BU-Leistungspraxis 2021: Das lange Warten auf die Berufsunfähigkeitsversicherung
Wie oft lehnen Versicherer einen Leistungsantrag ab? Bei welchen Krankheitsbildern erkennen sie eine Berufsunfähigkeit am häufigsten ab? Und wie lange müssen sich Kunden gedulden, bis Geld fließt?
Für den Gesamtverband der deutschen Versicherungswirtschaft (GDV) ist die Sache klar: „Die Berufsunfähigkeitsversicherung leistet zuverlässig“, schreibt die Lobby-Vereinigung in einer aktuellen Veröffentlichung. 81 Prozent aller Anträge würden bewilligt, nur ein Bruchteil der Fälle (2, 3 Prozent) lande vor Gericht.

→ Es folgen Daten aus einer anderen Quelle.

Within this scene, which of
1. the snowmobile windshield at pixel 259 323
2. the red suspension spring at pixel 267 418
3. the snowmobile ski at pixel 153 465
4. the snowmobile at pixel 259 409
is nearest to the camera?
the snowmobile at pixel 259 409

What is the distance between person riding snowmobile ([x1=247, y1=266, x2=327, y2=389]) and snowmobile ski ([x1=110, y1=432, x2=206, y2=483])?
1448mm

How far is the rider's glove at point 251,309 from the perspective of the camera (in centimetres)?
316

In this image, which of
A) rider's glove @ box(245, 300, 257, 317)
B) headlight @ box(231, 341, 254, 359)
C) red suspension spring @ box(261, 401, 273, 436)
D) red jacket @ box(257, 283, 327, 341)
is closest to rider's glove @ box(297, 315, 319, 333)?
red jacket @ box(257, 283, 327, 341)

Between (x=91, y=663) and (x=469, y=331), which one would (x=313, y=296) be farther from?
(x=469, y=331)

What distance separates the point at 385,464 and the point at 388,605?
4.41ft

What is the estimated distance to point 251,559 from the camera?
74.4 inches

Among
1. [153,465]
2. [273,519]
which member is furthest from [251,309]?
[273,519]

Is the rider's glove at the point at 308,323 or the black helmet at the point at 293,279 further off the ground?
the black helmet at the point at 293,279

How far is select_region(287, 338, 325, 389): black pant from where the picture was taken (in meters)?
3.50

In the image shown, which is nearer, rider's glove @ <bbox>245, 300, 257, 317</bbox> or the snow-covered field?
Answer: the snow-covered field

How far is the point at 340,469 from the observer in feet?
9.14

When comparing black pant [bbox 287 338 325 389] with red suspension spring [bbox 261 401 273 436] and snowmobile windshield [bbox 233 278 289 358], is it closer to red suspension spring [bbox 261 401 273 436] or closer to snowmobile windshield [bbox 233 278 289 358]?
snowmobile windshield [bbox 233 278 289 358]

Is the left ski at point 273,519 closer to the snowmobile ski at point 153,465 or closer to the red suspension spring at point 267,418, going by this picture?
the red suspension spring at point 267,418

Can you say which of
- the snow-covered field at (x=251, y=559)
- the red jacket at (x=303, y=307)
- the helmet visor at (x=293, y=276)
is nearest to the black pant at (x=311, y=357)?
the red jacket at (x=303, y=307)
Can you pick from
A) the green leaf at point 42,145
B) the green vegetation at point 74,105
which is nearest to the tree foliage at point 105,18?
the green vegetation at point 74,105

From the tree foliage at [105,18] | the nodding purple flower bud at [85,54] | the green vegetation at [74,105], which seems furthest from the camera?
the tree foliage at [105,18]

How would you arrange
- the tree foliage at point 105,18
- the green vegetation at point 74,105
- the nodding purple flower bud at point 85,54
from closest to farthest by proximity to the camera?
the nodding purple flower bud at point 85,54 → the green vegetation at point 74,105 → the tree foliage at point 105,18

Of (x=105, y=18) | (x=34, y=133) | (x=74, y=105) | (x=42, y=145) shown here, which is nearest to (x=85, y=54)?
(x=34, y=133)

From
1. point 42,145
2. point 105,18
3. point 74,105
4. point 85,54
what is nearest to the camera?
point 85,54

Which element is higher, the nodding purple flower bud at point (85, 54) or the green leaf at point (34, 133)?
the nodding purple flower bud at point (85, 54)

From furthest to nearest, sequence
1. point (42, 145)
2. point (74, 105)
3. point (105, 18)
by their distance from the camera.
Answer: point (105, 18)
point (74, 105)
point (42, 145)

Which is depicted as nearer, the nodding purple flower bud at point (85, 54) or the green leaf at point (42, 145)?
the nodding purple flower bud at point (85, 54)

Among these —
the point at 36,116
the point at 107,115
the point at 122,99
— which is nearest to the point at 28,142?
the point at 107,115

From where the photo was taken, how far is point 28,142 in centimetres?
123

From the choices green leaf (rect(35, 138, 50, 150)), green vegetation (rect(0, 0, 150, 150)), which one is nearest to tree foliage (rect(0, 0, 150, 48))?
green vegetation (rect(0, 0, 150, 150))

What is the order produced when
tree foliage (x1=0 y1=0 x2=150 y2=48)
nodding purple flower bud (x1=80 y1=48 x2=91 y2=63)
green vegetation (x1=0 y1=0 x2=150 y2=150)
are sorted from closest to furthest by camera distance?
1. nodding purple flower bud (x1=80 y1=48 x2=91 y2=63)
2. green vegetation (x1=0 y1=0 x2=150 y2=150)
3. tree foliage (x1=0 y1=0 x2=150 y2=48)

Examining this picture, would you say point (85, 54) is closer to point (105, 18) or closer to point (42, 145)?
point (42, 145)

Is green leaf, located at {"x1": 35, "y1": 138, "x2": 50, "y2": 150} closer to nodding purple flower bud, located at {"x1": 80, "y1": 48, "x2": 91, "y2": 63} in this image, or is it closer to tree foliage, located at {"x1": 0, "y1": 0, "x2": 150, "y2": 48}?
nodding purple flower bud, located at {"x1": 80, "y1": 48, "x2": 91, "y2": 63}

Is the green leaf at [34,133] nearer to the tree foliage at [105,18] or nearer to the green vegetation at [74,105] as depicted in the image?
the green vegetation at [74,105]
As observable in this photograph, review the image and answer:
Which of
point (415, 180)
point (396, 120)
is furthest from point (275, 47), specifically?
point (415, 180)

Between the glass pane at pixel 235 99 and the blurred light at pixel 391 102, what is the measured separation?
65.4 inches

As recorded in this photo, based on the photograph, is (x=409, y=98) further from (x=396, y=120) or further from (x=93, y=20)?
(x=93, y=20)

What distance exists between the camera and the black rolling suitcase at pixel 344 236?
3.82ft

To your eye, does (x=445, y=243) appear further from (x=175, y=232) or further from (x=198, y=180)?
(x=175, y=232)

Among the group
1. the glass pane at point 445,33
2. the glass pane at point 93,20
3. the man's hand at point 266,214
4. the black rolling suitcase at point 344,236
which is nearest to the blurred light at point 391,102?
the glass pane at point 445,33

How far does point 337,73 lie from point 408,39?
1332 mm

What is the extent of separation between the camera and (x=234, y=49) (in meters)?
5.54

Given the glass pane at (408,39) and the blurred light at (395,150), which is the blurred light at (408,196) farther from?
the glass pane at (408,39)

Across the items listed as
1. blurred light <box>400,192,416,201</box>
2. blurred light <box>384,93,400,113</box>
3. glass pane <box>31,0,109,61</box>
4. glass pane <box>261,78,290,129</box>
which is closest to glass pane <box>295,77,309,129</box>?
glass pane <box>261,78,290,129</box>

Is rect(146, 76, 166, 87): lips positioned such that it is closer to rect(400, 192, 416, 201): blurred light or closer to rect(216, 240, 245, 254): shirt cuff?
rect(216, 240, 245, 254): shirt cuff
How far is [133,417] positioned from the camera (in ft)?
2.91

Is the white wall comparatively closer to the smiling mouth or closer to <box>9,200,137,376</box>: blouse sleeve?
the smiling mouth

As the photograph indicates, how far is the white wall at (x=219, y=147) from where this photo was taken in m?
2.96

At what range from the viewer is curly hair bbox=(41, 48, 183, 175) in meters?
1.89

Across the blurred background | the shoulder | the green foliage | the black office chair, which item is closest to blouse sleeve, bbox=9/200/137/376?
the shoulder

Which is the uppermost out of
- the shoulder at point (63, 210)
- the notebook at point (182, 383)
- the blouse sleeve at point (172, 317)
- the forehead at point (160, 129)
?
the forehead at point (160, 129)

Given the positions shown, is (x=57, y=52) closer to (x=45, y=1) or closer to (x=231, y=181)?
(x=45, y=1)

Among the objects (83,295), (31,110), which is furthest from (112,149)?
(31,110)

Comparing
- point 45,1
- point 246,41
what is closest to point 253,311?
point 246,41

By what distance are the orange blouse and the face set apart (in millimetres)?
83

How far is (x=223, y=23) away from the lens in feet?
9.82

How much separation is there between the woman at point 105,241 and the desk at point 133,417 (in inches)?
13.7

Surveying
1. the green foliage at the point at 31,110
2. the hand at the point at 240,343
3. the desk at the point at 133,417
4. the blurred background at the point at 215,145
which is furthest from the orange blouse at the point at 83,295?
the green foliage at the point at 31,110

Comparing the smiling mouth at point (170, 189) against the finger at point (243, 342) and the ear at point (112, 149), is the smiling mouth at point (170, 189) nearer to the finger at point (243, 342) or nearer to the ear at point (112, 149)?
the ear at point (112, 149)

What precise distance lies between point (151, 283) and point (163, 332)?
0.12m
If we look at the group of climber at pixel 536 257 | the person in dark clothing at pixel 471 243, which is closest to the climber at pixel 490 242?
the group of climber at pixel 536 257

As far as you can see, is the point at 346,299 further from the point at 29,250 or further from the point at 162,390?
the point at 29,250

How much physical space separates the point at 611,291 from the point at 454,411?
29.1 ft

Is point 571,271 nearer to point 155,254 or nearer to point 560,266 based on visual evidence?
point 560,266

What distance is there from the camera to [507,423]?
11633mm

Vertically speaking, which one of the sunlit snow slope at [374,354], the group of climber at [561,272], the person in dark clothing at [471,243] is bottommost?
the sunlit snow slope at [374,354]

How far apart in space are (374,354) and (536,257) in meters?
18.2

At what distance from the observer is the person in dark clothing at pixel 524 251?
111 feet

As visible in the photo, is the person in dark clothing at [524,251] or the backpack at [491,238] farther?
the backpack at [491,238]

Das klingt erst einmal beruhigend. Ein genauerer Blick auf die Zahlen verdeutlich jedoch, dass die Kommunikation zwischen Kunde und Versicherung noch deutliches Verbesserungspotenzial hat. Nach einer aktuellen Erhebung des verbraucherorientierten Analysehauses Franke und Bornberg werden zwar bei immerhin drei von vier Anträgen zugunsten der Kunden entschieden. Bis die Entscheidung fällt und die Berufsunfähigkeit anerkannt ist, vergeht im Mittel allerdings ein halbes Jahr. Für die betroffenen Kunden ist das nicht nur eine psychische, sondern vielfach auch eine erhebliche finanzielle Belastung.
Mühsamer Papierkrieg
Die Ursachen für den schleppenden Entscheidungsprozess sind vielfältig. Vielfach wird bereits zu Beginn des Prozesses wertvolle Zeit verschwendet, weil die Gesellschaften nach wie vor gedruckte Fragebögen versenden.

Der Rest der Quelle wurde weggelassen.